** AIM **
Lines before the one containing "Starting from nearest" are excluded; reproduce that line and all lines after it in the entries below, exactly.
------ LISTED RECORDS ------
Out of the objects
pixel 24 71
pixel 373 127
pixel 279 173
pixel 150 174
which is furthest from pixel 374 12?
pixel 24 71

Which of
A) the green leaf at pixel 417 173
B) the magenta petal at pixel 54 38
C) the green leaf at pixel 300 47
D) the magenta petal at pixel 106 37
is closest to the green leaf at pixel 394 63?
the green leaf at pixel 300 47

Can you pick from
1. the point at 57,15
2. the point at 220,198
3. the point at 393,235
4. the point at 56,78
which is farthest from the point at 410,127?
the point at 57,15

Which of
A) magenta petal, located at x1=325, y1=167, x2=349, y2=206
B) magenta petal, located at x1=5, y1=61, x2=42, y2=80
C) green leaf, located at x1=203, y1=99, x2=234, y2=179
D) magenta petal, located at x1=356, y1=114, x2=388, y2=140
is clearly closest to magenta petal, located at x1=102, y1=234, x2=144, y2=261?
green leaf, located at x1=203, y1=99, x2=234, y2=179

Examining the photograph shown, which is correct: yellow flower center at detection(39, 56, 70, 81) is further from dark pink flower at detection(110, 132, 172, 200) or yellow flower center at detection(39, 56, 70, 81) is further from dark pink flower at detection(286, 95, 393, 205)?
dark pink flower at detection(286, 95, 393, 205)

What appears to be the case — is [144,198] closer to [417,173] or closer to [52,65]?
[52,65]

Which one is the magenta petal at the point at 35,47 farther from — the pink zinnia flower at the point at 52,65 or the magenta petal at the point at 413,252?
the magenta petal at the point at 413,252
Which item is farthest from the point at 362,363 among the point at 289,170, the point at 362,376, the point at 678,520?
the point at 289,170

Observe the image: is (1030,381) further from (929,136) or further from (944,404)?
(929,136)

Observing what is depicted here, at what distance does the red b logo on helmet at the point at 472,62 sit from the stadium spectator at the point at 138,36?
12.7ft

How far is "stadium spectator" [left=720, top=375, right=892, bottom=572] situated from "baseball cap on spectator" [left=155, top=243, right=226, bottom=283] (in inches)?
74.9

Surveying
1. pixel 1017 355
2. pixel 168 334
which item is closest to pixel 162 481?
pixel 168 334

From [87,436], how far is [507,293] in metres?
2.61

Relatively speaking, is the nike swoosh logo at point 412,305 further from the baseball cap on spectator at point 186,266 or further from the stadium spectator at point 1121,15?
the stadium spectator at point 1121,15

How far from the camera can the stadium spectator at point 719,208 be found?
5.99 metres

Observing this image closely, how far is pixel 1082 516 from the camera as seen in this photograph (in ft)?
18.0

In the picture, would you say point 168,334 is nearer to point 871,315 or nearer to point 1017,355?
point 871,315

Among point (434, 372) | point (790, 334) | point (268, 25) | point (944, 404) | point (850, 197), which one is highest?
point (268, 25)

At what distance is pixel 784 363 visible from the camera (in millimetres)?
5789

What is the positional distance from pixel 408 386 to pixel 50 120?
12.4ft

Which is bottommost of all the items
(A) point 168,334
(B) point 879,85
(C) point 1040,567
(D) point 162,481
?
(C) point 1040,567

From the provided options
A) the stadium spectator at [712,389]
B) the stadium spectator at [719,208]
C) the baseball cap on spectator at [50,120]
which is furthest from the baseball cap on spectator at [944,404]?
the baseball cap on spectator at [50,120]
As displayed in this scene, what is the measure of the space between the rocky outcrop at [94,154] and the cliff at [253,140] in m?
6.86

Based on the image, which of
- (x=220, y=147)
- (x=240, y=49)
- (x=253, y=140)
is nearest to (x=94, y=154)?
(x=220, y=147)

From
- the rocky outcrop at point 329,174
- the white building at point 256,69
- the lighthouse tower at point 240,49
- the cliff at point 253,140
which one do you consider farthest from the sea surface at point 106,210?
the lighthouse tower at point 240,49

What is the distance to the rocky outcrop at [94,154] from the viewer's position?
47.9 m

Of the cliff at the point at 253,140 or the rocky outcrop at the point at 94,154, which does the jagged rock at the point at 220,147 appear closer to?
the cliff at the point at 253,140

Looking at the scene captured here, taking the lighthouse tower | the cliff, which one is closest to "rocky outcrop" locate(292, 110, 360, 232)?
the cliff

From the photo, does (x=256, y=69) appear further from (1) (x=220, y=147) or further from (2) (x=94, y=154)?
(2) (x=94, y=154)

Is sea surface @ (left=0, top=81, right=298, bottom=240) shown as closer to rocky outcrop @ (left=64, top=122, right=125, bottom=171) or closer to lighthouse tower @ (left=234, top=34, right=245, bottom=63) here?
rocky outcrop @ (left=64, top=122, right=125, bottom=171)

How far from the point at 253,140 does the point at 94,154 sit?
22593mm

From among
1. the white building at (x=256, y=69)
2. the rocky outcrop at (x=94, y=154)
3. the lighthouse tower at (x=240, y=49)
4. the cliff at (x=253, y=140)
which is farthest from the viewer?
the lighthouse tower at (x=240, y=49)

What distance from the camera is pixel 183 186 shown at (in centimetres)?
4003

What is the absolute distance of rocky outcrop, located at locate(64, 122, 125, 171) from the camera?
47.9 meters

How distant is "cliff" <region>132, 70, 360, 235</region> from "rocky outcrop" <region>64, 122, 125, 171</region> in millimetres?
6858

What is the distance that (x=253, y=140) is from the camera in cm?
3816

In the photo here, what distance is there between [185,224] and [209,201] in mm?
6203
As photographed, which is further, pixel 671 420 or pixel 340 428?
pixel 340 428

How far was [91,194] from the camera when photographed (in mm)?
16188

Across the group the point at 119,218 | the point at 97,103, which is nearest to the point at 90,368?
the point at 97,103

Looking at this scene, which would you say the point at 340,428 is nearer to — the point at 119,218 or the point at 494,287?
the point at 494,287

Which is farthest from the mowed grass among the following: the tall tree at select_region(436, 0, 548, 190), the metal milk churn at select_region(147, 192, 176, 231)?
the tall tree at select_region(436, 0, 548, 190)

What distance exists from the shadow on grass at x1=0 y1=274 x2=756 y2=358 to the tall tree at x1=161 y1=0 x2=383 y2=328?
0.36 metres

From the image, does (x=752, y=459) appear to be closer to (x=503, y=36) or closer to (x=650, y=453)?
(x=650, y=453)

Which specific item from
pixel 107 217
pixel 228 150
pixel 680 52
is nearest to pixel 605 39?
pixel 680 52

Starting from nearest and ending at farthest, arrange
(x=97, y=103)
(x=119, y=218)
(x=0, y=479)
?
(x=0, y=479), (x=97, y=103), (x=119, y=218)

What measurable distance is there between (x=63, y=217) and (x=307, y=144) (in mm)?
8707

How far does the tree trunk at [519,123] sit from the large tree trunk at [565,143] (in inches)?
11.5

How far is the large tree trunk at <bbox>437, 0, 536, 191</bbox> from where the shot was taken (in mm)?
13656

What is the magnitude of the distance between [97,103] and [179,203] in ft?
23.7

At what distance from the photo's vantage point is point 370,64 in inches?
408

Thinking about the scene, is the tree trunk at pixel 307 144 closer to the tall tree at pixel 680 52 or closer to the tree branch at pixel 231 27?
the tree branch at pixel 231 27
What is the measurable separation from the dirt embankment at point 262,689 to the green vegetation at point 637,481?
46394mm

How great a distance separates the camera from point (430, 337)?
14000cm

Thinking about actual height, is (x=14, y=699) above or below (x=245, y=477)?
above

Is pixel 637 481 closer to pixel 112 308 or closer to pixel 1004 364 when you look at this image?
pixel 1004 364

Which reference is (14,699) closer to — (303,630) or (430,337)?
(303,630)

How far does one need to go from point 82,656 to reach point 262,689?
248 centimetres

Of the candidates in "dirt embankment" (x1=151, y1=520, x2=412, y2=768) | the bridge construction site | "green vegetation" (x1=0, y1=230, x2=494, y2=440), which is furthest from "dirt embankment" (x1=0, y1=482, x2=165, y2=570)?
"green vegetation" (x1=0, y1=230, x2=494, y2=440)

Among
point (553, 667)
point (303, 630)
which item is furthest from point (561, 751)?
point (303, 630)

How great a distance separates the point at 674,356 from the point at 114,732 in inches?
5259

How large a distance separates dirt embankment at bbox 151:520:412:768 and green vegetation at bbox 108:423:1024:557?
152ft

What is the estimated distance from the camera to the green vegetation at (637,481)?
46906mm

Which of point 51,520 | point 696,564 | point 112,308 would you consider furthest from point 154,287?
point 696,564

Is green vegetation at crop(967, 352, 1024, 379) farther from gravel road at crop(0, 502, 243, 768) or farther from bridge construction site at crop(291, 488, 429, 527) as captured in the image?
------
** SOLUTION TO THIS PROBLEM **
Starting from nearest and ending at farthest, arrange
(x=97, y=103)
(x=119, y=218)
(x=0, y=479)
?
(x=0, y=479), (x=97, y=103), (x=119, y=218)

What measurable distance is there between (x=63, y=217) and (x=307, y=144) (in mm)?
8707

How far does the tree trunk at [519,123] sit from the large tree trunk at [565,143] (in inches)?
11.5

How far is the large tree trunk at <bbox>437, 0, 536, 191</bbox> from where the shot was taken (in mm)?
13656

What is the magnitude of the distance between [97,103] and [179,203] in ft?
23.7

At what distance from the photo's vantage point is point 370,64 in inches?
408

Thinking about the scene, is the tree trunk at pixel 307 144 closer to the tall tree at pixel 680 52 or closer to the tree branch at pixel 231 27?
the tree branch at pixel 231 27
What is the measurable separation from the dirt embankment at point 262,689 to the green vegetation at point 637,481?
46394mm

How great a distance separates the camera from point (430, 337)?
14000cm

Thinking about actual height, is (x=14, y=699) above or below (x=245, y=477)?
above

Is pixel 637 481 closer to pixel 112 308 or closer to pixel 1004 364 when you look at this image?
pixel 1004 364

Which reference is (14,699) closer to — (303,630) or (430,337)?
(303,630)

How far does one need to go from point 82,656 to reach point 262,689?
248 centimetres

Of the candidates in "dirt embankment" (x1=151, y1=520, x2=412, y2=768) | the bridge construction site | "green vegetation" (x1=0, y1=230, x2=494, y2=440), which is furthest from "dirt embankment" (x1=0, y1=482, x2=165, y2=570)?
"green vegetation" (x1=0, y1=230, x2=494, y2=440)

Among
point (553, 667)
point (303, 630)
which item is furthest from point (561, 751)?
point (303, 630)

How great a distance separates the point at 674,356 from the point at 114,732 in inches?
5259

How large a distance separates dirt embankment at bbox 151:520:412:768 and green vegetation at bbox 108:423:1024:557?
152ft

What is the estimated distance from the camera to the green vegetation at (637,481)?
46906mm

Which of point 51,520 | point 696,564 | point 112,308 would you consider furthest from point 154,287?
point 696,564

Is green vegetation at crop(967, 352, 1024, 379) farther from gravel road at crop(0, 502, 243, 768) or farther from bridge construction site at crop(291, 488, 429, 527) as captured in the image?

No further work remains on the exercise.